Before Hu arrived in Motor City for her internship, the Lions had undergone drastic organizational shifts. Out went general manager Bob Quinn and head coach Matt Patricia, who were let go after several years of lackluster on-field results. In their places arrived current general manager Brad Holmes and first-year head coach Dan Campbell. Together, the two of them are trying to both rebuild the Lions roster and construct an analytics department from the ground up.

“Dan Campbell and Brad Holmes are both very much embracing analytics,” Hu said. “I think that’s great because they’re more willing to listen to what we’re saying.”

At first glance, it might seem like nothing has changed for Detroit this season. The team is 0-10-1 and sits at the basement of the NFC North standings. But on the field, and in the front office, the tone is different with this team. The organization is focused on winning, and everybody involved with the team plays a role in making that happen.

That feeling of being a part of the team and feeling invested in the team’s on-field result each week was one of the best parts of working with a team for the two Wharton students.

“Being in an organization where everyone loves football and it’s oriented towards winning games, winning championships …There’s just like a sense of like family and camaraderie that I think is really unmatched,” Drapkin said. “It just felt like a special place to be because everyone was interested in the same things and really aligned toward the same goal.”

“One of the coolest things I was able to do there was just be around people who genuinely loved football,” Hu said. “I could just go across the hall and talk to one scout. We could just start a discussion about one random coverage, and we could talk for a few hours and it would feel like no time had passed.”

The two also relished the “Welcome to the NFL” moments that made them stop and pinch themselves to make sure this wasn’t all just a dream.

For Drapkin, it was arriving for his first COVID-19 test at the Ravens facility and finding that he was standing right behind 2019 NFL MVP and former Heisman winner Lamar Jackson. For Hu, the moment came while she was facilitating autograph signings for Lions quarterback Jared Goff.

“Jared Goff was one of the guys I was assigned to,” Hu said. “So, I gave him a Sharpie and a football, and then he [tossed the] Sharpie back, just uncapped. So, I actually have a Sharpie stain on my pants.
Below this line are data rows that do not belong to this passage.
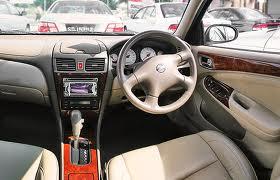 Speedo Cars: nissan sunny india nissan sunny modified nissan sunny ...
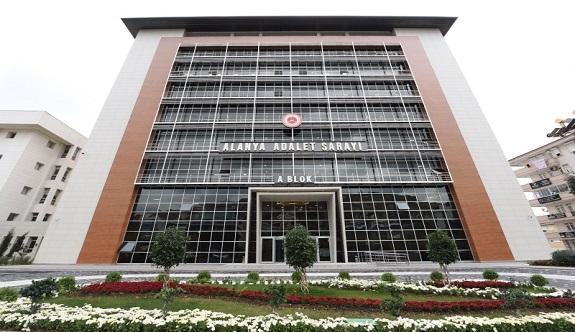 Alanya'da yeni mahkemeler yarın başlıyor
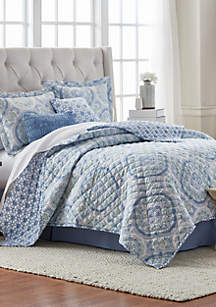 6-Piece Sweet Water Quilt Bed-In-A-Bag Set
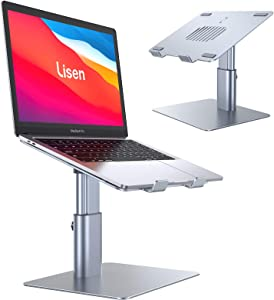 Laptop Stand for Desk, Height Angle Adjustable Laptop Notebook Stand Holder, Lisen Aluminum Laptop Riser Stand for Desk, Compatible with MacBook Air Pro, Dell XPS, HP, Surface Pro, More Notebooks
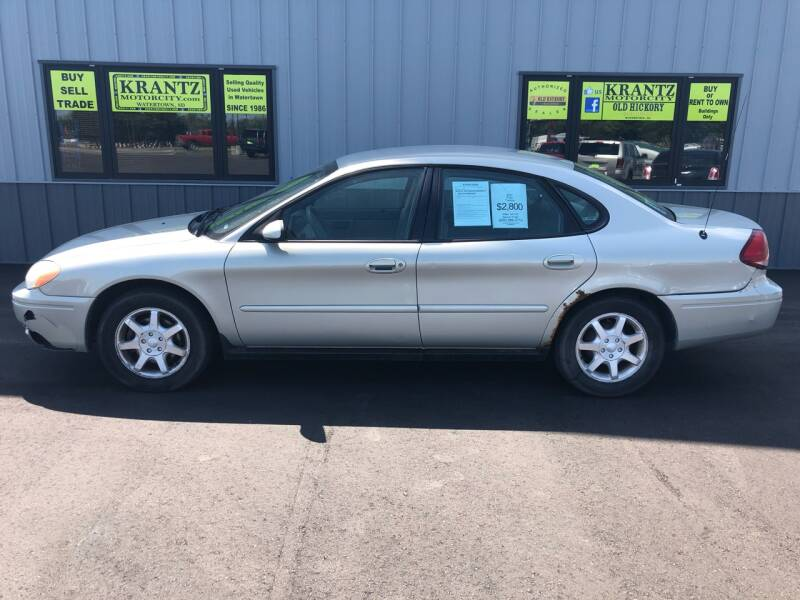 2007 Ford Taurus for sale at Krantz Motor City in Watertown SD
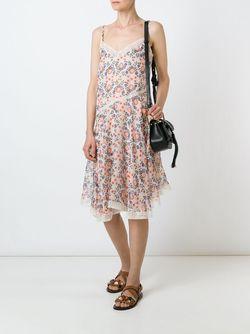 Платье С Цветочным Принтом P.A.R.O.S.H.                                                                                                              многоцветный цвет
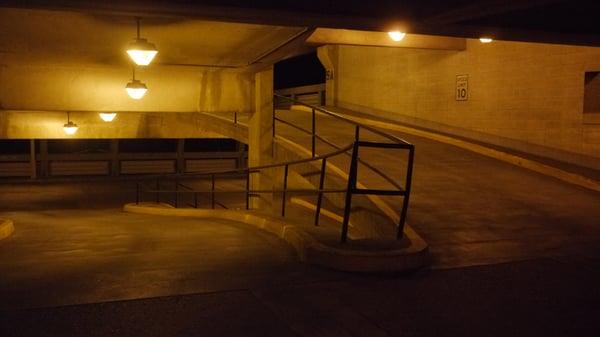 garage lighting before LED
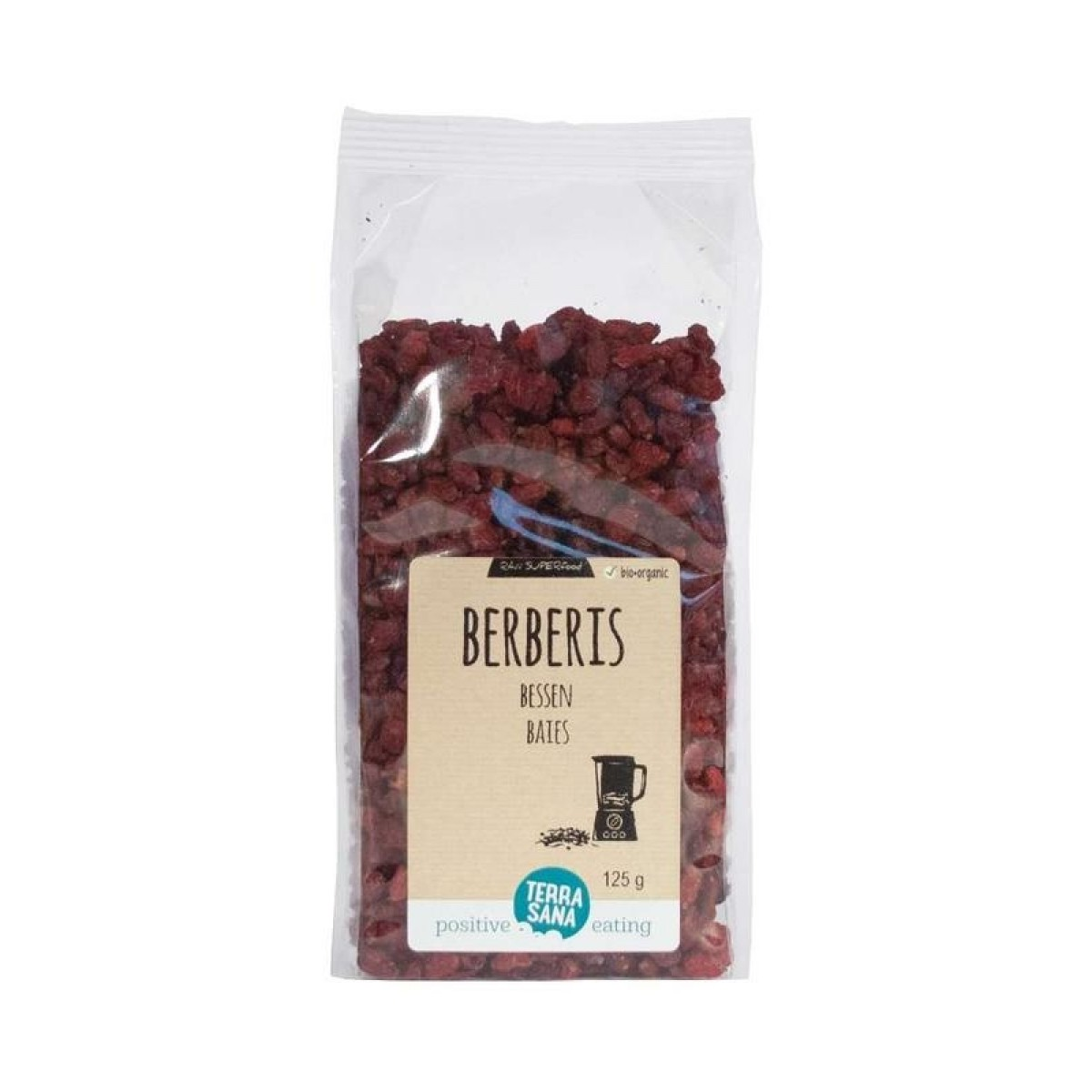 Berberisbessen 125 gram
But now I can tell people — if they ask why I have a Sharpie stain on my pants — that Jared Goff threw a Sharpie.”

While their internship ended months ago, Drapkin and Hu are still a part of their respective teams’ communities. They have continued supporting the players, coaches, and front office staffers that they spent the summer working so closely with. At the end of September, they even traveled to Detroit to see their two teams face off. What seemed like a lopsided matchup at first turned into an instant classic. The Lions nearly completed the upset, losing on a record-setting, 66-yard field goal by future Hall of Fame kicker Justin Tucker.

“Given that it was both the teams we had been working for over the summer, we thought it would be a good trip to plan,” Drapkin said. “The Lions fans were still sort of cheering and then it took a few seconds for it to hit everyone that [the field goal] went in … that was a historic moment.”

For Drapkin and Hu, the game was the perfect way to end their once-in-a-lifetime summer experiences. It captured the highs and lows that come with not just being a sports fan, but with being someone whose work translates into what happens on the field every Sunday. Those are the feelings that drew the two to want to work in sports, and they are the same ones that will propel them forward as they continue their careers in sports analytics.